## begin

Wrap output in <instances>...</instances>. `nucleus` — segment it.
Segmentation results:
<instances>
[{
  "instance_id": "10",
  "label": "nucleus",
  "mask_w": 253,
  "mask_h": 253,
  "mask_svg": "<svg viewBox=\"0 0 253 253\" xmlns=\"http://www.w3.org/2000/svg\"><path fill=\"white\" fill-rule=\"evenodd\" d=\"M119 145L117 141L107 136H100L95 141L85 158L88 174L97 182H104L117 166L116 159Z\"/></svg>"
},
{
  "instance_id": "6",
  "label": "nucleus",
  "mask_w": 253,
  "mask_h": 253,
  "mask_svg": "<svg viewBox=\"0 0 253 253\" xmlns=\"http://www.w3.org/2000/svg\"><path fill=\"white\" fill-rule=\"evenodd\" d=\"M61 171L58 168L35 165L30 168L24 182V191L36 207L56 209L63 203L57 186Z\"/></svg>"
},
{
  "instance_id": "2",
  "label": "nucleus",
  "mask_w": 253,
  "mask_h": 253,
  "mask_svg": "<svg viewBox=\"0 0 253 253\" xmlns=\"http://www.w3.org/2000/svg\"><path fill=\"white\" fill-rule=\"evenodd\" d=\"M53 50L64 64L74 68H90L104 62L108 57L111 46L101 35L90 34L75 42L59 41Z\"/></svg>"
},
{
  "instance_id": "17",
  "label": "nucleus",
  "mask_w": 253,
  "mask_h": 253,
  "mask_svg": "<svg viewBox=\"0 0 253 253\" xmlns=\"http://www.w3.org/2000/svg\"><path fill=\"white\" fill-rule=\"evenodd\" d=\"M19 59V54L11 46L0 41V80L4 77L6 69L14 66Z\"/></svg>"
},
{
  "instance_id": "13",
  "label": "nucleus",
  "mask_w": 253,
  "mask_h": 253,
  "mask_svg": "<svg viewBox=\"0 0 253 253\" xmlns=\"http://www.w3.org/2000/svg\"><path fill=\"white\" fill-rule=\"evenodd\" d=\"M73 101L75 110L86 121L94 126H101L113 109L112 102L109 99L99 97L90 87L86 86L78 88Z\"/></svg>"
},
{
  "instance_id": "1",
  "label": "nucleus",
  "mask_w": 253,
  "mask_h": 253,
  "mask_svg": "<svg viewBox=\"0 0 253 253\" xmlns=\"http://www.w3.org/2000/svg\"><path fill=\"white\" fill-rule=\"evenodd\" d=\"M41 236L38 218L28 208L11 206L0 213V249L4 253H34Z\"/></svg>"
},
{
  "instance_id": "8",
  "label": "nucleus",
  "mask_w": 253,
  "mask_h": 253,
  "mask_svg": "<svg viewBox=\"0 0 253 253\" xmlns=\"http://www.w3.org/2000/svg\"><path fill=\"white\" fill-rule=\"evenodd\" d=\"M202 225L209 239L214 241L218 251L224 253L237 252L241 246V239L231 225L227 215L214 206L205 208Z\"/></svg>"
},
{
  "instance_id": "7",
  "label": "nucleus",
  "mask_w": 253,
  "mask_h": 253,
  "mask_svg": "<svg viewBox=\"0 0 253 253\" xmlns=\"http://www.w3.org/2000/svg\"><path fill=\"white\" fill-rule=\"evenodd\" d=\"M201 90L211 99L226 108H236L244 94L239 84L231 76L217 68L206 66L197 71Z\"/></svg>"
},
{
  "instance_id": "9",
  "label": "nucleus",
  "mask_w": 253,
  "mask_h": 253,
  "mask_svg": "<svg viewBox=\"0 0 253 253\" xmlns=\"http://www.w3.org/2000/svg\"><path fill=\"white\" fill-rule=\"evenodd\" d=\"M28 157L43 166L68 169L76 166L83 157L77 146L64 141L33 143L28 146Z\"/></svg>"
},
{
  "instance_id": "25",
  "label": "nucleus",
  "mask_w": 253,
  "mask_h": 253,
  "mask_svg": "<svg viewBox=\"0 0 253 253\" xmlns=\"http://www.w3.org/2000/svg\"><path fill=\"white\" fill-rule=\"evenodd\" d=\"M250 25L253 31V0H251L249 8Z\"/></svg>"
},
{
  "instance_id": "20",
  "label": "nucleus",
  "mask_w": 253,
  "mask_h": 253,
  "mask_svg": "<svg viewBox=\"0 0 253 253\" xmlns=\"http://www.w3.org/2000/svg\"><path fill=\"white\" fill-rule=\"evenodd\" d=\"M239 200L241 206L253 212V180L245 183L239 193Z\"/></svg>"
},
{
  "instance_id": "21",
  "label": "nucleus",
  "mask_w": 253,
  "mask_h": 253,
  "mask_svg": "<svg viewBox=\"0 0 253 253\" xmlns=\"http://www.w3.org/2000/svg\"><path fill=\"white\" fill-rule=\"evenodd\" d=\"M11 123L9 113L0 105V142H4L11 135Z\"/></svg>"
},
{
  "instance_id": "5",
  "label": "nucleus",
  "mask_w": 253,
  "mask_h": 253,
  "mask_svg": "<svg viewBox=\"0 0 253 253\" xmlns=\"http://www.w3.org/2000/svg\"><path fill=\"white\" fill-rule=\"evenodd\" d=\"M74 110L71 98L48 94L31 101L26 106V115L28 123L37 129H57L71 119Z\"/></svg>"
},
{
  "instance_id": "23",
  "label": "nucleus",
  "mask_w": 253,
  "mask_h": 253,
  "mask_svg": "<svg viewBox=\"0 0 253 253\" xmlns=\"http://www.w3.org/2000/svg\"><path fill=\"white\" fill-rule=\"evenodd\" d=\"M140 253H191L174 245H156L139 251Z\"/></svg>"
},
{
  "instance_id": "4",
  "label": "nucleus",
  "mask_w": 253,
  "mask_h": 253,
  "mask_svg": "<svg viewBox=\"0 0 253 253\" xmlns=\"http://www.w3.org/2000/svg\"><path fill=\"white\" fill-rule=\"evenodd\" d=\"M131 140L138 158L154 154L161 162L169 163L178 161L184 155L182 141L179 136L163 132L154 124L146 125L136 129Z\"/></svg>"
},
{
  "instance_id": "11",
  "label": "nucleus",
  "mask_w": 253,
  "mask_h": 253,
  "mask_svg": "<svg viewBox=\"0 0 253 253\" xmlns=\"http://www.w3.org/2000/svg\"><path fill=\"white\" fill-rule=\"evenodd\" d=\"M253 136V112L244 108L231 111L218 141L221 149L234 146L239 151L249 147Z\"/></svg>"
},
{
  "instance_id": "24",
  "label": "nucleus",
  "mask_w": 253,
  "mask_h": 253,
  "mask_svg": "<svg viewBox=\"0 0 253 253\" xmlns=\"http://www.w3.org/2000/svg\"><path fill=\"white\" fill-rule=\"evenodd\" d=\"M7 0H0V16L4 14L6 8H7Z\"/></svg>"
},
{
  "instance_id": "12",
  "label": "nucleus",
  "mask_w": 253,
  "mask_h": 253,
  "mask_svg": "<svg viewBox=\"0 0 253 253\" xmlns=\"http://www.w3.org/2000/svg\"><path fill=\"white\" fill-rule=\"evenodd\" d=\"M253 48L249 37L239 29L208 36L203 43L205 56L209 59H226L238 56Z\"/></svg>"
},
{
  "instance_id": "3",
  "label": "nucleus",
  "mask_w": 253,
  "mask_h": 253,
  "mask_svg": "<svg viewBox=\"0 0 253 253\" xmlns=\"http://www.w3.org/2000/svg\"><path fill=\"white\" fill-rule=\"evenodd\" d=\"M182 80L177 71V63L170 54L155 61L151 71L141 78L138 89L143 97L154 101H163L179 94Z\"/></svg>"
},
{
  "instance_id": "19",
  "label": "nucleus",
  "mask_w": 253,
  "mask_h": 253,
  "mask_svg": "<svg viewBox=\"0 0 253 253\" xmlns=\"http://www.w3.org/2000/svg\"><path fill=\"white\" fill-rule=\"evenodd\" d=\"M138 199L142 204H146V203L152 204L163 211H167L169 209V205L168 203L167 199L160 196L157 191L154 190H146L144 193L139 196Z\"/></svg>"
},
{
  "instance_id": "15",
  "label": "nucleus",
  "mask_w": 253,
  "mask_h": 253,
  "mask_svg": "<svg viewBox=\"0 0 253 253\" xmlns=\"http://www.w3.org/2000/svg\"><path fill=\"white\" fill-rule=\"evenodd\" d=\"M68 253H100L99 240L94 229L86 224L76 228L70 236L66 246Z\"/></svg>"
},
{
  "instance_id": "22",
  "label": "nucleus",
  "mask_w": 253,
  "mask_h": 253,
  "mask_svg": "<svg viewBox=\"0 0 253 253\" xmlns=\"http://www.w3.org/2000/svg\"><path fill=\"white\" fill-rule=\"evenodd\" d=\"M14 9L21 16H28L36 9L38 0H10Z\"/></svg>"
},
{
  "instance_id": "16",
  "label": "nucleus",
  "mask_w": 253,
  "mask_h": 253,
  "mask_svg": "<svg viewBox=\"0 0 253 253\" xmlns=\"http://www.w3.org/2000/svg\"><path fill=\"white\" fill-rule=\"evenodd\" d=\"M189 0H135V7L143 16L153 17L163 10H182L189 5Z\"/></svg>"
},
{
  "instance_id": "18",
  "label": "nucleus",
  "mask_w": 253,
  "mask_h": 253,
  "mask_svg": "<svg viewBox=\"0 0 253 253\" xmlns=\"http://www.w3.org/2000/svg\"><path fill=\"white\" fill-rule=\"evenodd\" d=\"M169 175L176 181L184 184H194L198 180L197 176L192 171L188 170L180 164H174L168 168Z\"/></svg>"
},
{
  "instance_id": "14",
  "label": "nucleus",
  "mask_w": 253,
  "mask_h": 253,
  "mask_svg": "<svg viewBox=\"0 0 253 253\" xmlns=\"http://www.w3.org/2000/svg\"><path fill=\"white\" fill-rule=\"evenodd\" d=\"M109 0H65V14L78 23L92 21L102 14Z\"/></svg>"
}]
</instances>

## end

**Task statement**:
Count the lines in the items above that contain the string "instances", treating uppercase and lowercase letters as different. Reply with the number alone.

**Result**:
3